What to produce:
Exact copies are required of the lines from the line containing "Out of all of" through the final line of the listing, both included, and of no other lines.

[Recorded data]
☆ ☆ ☆ ☆ ☆
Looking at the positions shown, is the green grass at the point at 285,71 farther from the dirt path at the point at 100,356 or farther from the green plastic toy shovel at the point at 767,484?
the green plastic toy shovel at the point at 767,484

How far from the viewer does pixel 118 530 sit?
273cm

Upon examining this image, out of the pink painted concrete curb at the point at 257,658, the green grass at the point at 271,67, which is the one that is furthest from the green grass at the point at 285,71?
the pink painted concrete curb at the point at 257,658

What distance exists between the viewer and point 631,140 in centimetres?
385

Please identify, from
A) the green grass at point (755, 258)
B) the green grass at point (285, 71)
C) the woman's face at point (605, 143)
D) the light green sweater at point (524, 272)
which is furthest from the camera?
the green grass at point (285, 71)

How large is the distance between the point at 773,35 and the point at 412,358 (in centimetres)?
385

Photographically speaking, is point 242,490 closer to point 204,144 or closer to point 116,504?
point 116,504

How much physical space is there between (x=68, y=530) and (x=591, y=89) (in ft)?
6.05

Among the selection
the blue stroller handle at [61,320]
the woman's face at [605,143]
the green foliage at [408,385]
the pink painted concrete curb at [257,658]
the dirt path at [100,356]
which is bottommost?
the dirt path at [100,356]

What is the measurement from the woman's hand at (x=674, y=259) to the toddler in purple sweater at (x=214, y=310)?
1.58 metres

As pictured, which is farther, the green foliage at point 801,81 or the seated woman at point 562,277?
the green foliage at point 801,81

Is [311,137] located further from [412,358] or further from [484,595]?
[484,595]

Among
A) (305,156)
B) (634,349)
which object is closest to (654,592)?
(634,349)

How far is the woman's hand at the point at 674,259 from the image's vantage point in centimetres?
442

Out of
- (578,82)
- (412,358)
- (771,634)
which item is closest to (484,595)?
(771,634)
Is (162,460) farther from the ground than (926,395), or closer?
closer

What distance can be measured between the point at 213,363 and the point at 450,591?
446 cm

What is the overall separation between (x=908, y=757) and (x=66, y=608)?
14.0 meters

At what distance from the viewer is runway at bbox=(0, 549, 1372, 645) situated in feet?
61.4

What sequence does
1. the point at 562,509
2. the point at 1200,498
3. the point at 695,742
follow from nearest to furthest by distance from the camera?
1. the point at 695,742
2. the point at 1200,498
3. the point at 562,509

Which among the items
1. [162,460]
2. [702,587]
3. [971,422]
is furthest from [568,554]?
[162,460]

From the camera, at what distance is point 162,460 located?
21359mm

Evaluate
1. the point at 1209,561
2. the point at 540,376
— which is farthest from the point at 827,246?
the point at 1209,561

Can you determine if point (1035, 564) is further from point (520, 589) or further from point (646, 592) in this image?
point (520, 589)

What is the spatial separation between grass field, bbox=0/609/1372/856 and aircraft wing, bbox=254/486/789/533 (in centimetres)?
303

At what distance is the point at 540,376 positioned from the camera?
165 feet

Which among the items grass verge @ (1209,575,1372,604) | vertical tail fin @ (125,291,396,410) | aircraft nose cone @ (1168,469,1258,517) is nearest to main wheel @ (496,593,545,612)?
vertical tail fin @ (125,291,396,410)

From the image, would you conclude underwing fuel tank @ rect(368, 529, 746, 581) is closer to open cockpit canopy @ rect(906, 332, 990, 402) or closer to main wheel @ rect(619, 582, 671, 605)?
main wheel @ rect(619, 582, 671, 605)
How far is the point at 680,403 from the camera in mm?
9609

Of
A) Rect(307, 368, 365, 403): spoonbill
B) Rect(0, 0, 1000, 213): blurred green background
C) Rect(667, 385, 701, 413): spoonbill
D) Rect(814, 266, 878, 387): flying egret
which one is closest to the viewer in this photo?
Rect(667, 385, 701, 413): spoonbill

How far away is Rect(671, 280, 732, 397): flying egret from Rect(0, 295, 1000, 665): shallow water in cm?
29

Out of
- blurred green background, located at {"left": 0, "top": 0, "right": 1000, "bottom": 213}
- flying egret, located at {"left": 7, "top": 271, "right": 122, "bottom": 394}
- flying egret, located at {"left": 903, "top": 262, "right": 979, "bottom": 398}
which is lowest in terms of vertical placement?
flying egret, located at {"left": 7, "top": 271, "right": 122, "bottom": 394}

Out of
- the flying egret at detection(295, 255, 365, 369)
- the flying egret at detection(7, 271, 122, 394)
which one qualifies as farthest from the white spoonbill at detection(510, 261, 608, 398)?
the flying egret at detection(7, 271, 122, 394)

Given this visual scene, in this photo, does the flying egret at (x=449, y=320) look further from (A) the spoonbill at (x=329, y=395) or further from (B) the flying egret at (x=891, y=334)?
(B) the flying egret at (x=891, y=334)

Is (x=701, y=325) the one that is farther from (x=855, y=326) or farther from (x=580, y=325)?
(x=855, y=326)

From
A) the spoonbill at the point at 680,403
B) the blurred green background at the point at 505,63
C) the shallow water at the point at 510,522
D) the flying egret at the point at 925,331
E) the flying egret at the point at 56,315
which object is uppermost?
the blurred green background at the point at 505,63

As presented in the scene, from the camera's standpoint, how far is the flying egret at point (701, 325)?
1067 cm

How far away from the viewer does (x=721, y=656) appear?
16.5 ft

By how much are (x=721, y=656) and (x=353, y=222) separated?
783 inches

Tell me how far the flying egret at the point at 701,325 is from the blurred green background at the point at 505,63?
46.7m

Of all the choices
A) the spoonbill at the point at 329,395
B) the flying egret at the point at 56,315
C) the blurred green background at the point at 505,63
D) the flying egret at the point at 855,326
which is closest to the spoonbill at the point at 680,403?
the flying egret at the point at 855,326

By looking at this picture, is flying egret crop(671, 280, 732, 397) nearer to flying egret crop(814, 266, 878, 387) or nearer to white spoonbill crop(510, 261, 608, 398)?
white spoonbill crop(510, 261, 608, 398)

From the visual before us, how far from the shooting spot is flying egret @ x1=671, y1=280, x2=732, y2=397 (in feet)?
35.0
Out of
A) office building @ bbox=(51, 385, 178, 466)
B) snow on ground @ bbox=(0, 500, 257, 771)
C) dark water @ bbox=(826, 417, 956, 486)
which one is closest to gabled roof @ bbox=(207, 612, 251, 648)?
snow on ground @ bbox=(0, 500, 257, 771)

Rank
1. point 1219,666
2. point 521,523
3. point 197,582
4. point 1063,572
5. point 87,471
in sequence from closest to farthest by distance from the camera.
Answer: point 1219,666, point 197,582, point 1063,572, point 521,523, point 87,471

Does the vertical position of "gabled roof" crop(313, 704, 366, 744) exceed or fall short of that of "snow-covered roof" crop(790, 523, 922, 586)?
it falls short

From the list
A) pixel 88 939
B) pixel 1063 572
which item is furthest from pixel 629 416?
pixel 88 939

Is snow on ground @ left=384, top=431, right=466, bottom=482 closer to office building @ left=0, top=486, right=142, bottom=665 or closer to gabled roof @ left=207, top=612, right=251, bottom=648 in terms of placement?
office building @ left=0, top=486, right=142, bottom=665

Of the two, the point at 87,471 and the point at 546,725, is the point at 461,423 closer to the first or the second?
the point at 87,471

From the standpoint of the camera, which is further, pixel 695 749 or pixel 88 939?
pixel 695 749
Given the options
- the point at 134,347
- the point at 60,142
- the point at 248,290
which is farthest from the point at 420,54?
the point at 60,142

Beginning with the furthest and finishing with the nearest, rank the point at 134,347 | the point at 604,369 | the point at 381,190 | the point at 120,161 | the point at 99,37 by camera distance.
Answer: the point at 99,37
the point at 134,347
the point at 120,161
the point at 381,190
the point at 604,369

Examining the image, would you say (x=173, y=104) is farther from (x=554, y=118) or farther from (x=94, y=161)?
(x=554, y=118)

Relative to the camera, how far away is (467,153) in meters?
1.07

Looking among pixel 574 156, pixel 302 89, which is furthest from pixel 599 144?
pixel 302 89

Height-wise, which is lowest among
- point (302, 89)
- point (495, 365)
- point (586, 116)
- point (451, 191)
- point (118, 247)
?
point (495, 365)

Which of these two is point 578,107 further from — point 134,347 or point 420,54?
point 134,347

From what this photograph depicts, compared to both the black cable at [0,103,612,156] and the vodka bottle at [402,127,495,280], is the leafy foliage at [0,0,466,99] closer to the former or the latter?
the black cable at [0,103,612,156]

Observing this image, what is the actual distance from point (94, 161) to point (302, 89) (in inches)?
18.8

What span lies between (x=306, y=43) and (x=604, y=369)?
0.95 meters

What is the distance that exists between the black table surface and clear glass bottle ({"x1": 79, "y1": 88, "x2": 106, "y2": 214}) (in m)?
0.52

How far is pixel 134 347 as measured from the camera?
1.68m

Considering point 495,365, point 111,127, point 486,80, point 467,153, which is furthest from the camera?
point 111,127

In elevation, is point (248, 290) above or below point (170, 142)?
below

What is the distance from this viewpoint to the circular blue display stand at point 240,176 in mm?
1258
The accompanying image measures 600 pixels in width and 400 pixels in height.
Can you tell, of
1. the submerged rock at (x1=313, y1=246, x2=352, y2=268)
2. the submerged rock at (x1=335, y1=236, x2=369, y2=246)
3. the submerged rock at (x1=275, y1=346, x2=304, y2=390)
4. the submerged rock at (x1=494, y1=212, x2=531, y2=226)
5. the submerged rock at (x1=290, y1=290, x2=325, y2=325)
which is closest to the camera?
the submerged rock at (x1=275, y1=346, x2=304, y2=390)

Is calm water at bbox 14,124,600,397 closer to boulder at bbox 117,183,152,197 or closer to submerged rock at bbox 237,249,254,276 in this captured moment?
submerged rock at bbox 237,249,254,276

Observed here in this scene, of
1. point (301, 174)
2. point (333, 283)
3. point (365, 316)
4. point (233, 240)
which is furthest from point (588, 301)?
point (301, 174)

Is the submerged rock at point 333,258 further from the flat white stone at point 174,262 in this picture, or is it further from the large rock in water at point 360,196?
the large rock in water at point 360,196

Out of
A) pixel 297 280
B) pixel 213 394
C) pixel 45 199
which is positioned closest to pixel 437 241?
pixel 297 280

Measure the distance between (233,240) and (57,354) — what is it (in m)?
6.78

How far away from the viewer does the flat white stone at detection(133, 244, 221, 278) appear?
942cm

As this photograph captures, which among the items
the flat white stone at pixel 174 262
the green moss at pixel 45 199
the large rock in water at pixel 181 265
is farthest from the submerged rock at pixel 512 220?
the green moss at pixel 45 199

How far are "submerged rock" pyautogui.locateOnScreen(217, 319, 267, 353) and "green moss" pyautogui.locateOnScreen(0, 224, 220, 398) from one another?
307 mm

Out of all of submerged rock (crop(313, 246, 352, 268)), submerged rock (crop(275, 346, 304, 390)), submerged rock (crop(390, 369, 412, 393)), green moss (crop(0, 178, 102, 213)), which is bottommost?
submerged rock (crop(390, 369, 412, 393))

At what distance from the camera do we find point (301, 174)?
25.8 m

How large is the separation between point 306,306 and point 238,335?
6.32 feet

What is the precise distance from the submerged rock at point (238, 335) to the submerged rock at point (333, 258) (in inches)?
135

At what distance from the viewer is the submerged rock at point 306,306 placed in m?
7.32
☆ ☆ ☆ ☆ ☆
Solution to the problem:
Out of all of submerged rock (crop(313, 246, 352, 268)), submerged rock (crop(275, 346, 304, 390)), submerged rock (crop(390, 369, 412, 393)), green moss (crop(0, 178, 102, 213)), which is bottommost?
submerged rock (crop(390, 369, 412, 393))

At what distance from the camera do we find point (301, 174)?
25.8 m

How large is the separation between point 306,306 and point 238,335?
6.32 feet

What is the precise distance from the submerged rock at point (238, 335) to the submerged rock at point (333, 258) (in inches)?
135

At what distance from the viewer is the submerged rock at point 306,306 placed in m?
7.32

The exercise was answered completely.